Peace on earth

A quick round-up of the films I’ve seen in the past week, but which I’ve not had the spare time to review. (It’s all go at the moment.) First, Another Earth, yet another impressive calling-card feature debut in a year absolutely full of them, this time from a writer-director called Mike Cahill, whose background is in editing. Actually, he co-wrote and co-produced the low-budget philosophical sci-fi drama with the film’s star, Brit Marling, so there’s a lot of creativity and interaction here. It’s a simple enough tale: a promising student (Marling) is involved in an accident that changes the course of her life, and the accident takes place on the same night that a new planet is discovered – a planet that turns out to be “another Earth”, and with which contact is made. I won’t reveal any more of the plot, although the trailer, no matter how esoteric, gives away much more. It’s better not to know how it will unfold.
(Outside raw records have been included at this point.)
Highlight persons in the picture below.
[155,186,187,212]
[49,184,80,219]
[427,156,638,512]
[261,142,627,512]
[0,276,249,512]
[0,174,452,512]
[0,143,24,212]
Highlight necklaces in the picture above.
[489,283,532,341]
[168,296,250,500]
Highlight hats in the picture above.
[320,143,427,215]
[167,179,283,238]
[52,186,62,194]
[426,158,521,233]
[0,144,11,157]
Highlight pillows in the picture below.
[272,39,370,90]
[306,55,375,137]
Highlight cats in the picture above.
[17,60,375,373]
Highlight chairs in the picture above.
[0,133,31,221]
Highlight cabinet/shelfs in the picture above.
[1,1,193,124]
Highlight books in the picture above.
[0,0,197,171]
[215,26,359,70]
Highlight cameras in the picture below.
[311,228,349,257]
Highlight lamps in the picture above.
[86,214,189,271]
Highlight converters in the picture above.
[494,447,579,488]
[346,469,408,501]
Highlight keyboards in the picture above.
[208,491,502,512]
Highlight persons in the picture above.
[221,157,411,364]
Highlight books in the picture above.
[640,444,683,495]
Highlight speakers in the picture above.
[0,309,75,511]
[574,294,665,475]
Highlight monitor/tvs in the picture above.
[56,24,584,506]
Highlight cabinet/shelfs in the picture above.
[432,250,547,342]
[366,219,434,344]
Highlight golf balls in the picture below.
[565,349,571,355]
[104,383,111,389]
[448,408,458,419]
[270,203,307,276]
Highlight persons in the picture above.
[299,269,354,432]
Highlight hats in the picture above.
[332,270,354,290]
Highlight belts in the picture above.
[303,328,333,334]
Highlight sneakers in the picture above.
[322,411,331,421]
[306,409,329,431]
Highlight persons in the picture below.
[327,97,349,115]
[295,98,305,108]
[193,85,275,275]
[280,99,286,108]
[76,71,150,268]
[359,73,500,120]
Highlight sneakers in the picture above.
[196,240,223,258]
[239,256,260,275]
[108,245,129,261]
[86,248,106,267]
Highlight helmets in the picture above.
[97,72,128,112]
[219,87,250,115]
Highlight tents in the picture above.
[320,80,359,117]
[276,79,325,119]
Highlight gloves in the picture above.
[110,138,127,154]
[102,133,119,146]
Suffice to say, it’s an original mix of fantasy and grounded emotional drama, whose lack of budget means that the impact must come from inventiveness and from smaller moments. Before seeing this film last weekend, I’d read two sniffy reviews, one from Peter Bradshaw in the Guardian, the other in my bible, Sight & Sound, both of which picked out Marling for criticism, and seemed to accuse the film of taking on too much. I couldn’t disagree more. I found it moving and involving, and thought Marling to be entirely natural and charismatic. Her co-star, William Mapother – yes, Tom Cruise’s cousin – is a more seasoned performer, but Marling’s lack of experience merely made her character, Rhoda, more believable. The special effects are limited to recurring shots of the “other Earth” hanging, familiarly, in space, but these convey a lot of the film’s mystery and portent.

I recommend Another Earth. I don’t always agree with Peter – although, as I always say, I love his writing – but in this case, I violently disagree. He was way too hard on what is a first film, and which finds interesting and offbeat ways of telling its story visually, and shows great technical promise.

Sherlock Holmes: A Game Of Shadows, which I saw on Monday in a big West End cinema, was also a revelation, in that I found Guy Ritchie’s first Holmes reboot tiresome (and I say that as fan of Ritchie’s early Cockney gangster work, and of the work of Robert Downey Jr, who is one of the very few Hollywood stars to have hugged me). However, it was a smash hit, and now has its first sequel, which is much, much better. Unless you’re Eddie Marsan, who had loads to do in the first film, and seems to have been left on the cutting room floor this time. Still, Downey Jr’s back, and is having as much fun as ever, with Jude Law, too, enjoying himself as a bemused Watson, dragged into a globe-straddling adventure when he’s supposed to be getting married. Throw in the redoubtable Jared Harris as the dastardly Moriarty – and yes, it’s the one where the two foes meet at the top of the Reichenbach Falls in Switzerland – and you have a rip-roaring chase that hops from set-piece to set-piece with witty aplomb. It’s noisy, and fast, and literally very dark, and replete with “bullet time” slo-mo sequences that are more like a director’s showreel than an actual film, and you’d have to be in a pretty sour mood not to get caught up in it.

I like to think of myself as something of a film writer. But I spent the entire film thinking The Girl With The Dragon Tattoo‘s Noomi Rapace was Sadie Frost after having had some “work done.” It was Noomi Rapace. She played a heroic gypsy, which was a welcome counterpoint in the week of My Big Fat Gypsy Christmas on C4.

I’m now starting to wonder if I was too hard on the first film. I did, after all, find myself sitting next to a young man who was not just texting or checking his phone during the film but actually having a conversation on it. Could it be that he actually caused me to dislike the film I had paid to see? If so, Guy Ritchie should get one of his genuine gangster friends to go round and sort him out.

I also caught up with Rise Of The Planet Of The Apes on DVD last night, but that deserves its own entry.